(Captioned web images)
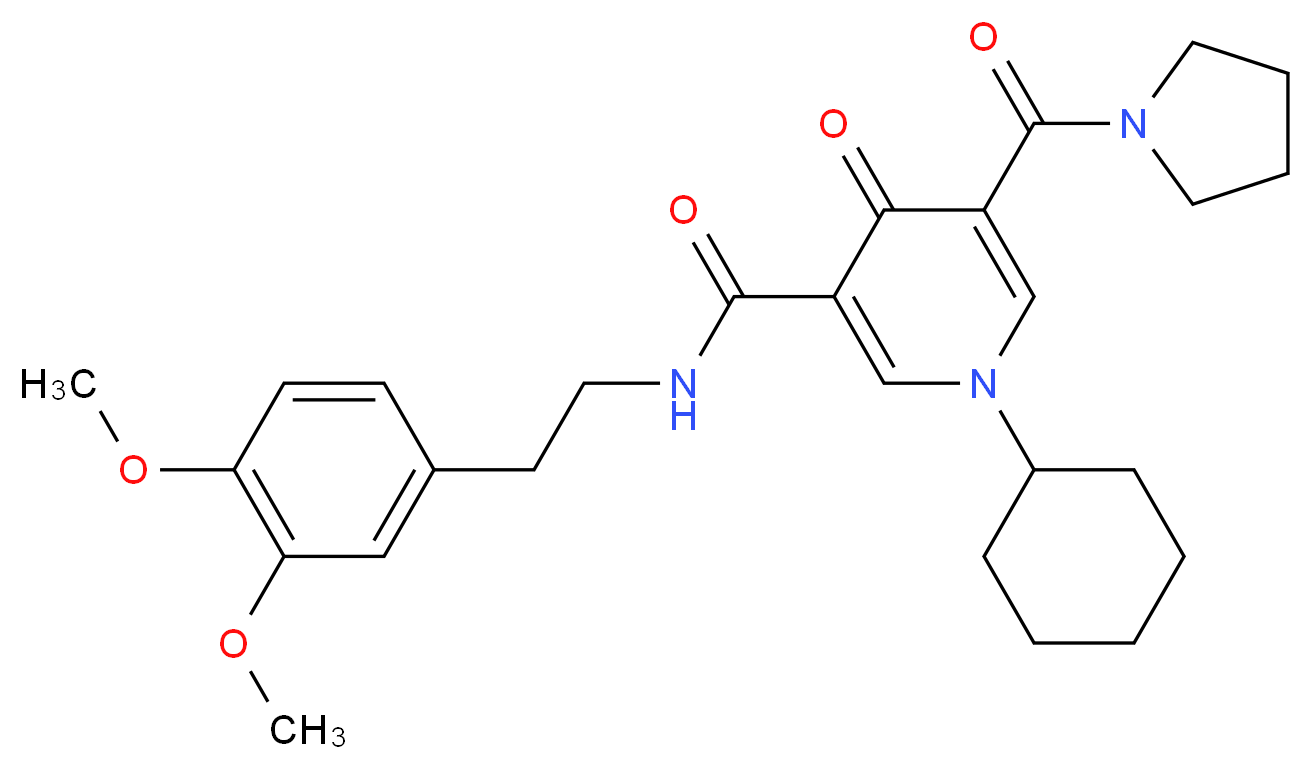 1-cyclohexyl-N-[2-(3,4-dimethoxyphenyl)ethyl]-4-oxo-5-(1-pyrrolidinylcarbonyl)-1,4-dihydro-3-pyridinecarboxamide_Molecular_structure_CAS_)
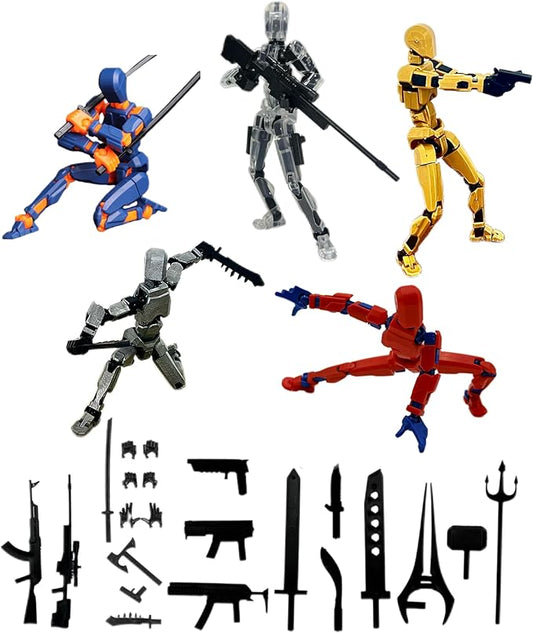 (Assembly Completed) 5 Packs Dummy13 Action Figure Set, 3D Printed ActionFigure Toy Gifts for Kids, Dummy 13,Robot 13 Action Figure Full Body Mechanical Doll Christmas Birthday Gift for Boys Girls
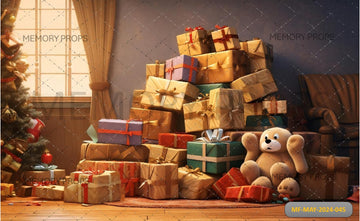 CHRISTMAS GIFTS AND PRESENT UNDER THE TREE - PRINTED BACKDROPS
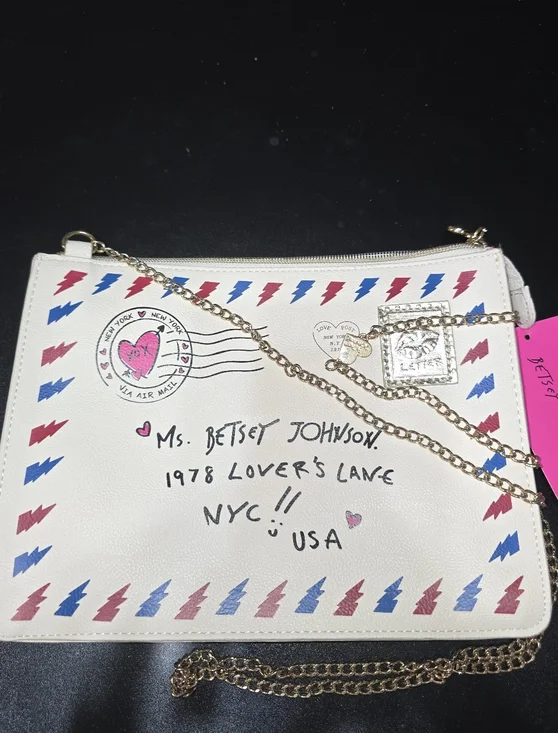 Betsey Johnson NWT Cream Love Letter Crossbody with Pink & Blue Postal Accents - Picture 2 of 9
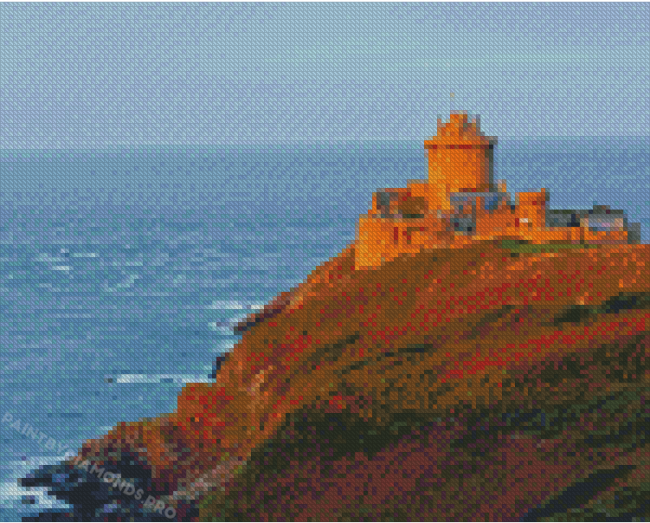 Seascape Castle At Sunset Diamond Paintings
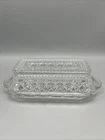 VTG Anchor Hocking Wexford Diamond Pat. Press. Glass Butter Dish 7.75"H x 3.5"W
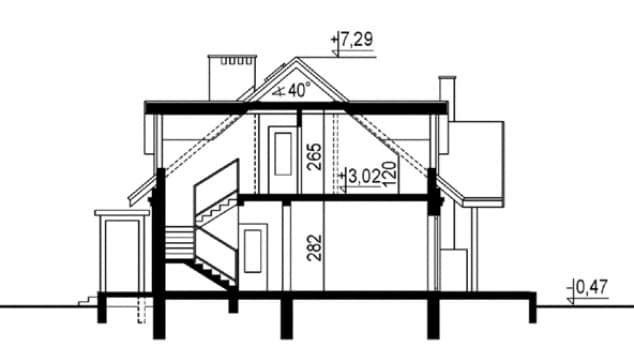 Rzut projektu WB-3947 - Przekrój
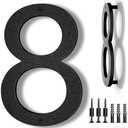 IVERRA 8 Inch Large Floating House Numbers, Black Modern House Number for Outside, Home Address Numbers for Outdoor Garage Gate Wall Street (8)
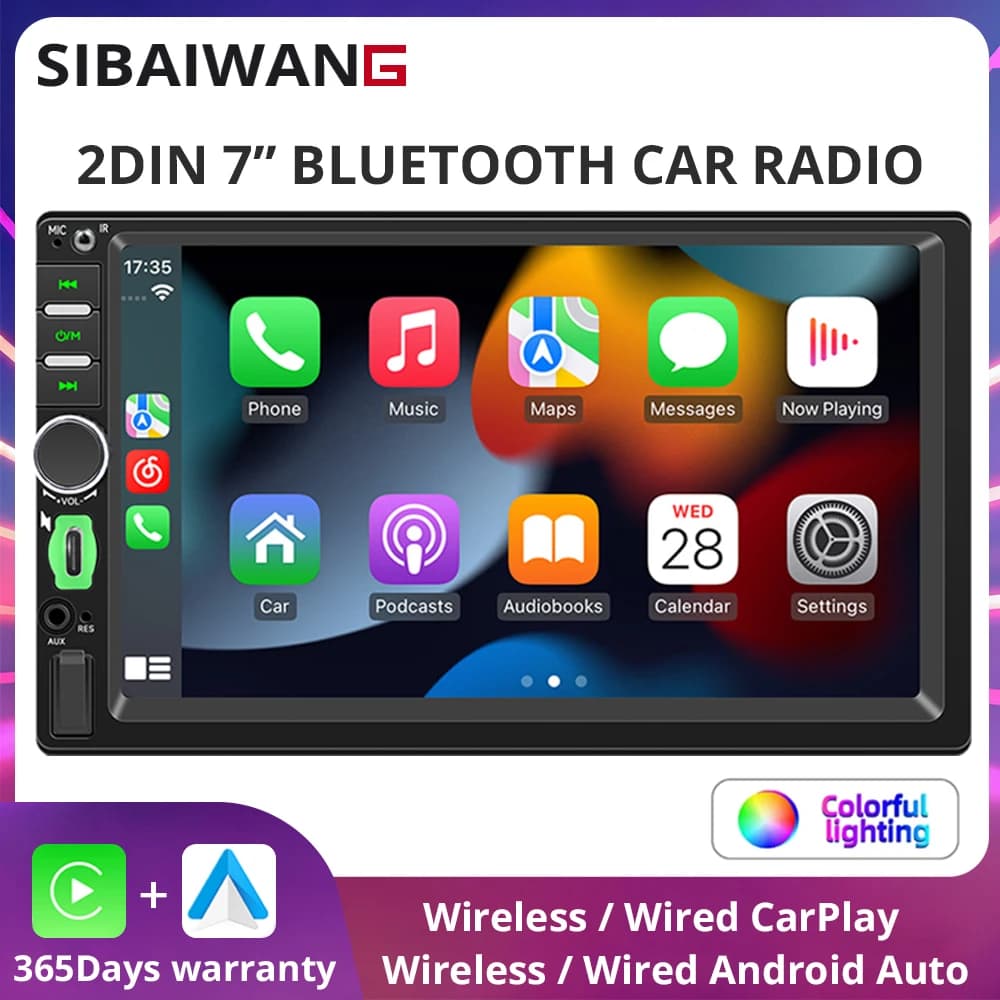 2Din Carplay 7'' Bluetooth Car Radio Wireless Android Auto MP5 Player Type-C Charging FM AUX Stereo Audio Universal MirrorLink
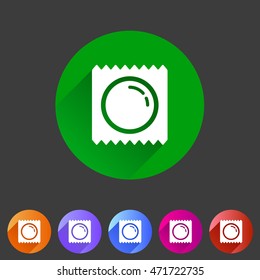 Condom preservative pack wrap icon flat web sign symbol logo label set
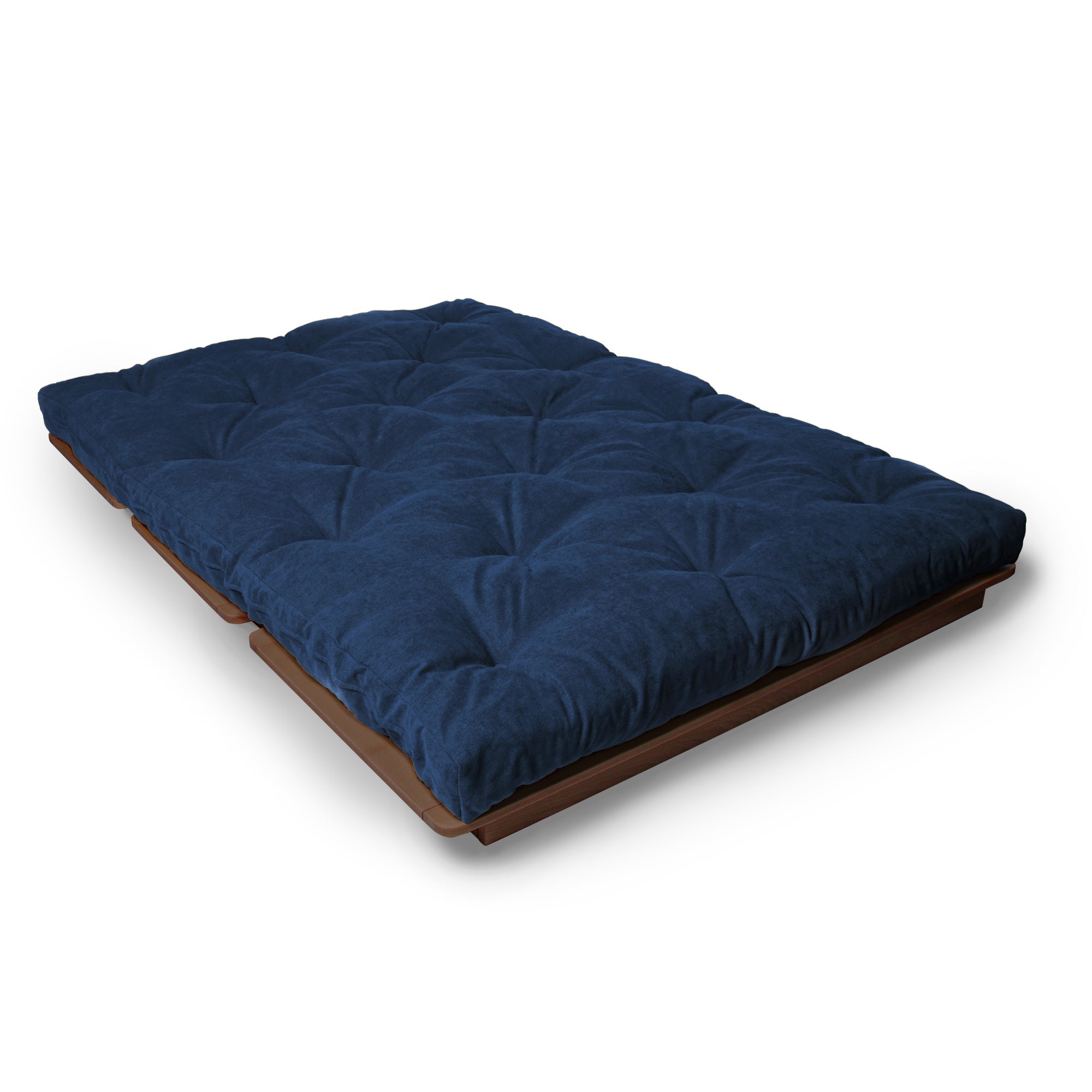 LAYTI-140 Double Futon Bed, Solid Beech Wood, Brown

### Your objective
Pictures should not appear in the copy. Write out exactly the lines above from the first one through the line that contains "IVERRA 8 Inch".

### Solution
 1-cyclohexyl-N-[2-(3,4-dimethoxyphenyl)ethyl]-4-oxo-5-(1-pyrrolidinylcarbonyl)-1,4-dihydro-3-pyridinecarboxamide_Molecular_structure_CAS_)
 (Assembly Completed) 5 Packs Dummy13 Action Figure Set, 3D Printed ActionFigure Toy Gifts for Kids, Dummy 13,Robot 13 Action Figure Full Body Mechanical Doll Christmas Birthday Gift for Boys Girls
 CHRISTMAS GIFTS AND PRESENT UNDER THE TREE - PRINTED BACKDROPS
 Betsey Johnson NWT Cream Love Letter Crossbody with Pink & Blue Postal Accents - Picture 2 of 9
 Seascape Castle At Sunset Diamond Paintings
 VTG Anchor Hocking Wexford Diamond Pat. Press. Glass Butter Dish 7.75"H x 3.5"W
 Rzut projektu WB-3947 - Przekrój
 IVERRA 8 Inch Large Floating House Numbers, Black Modern House Number for Outside, Home Address Numbers for Outdoor Garage Gate Wall Street (8)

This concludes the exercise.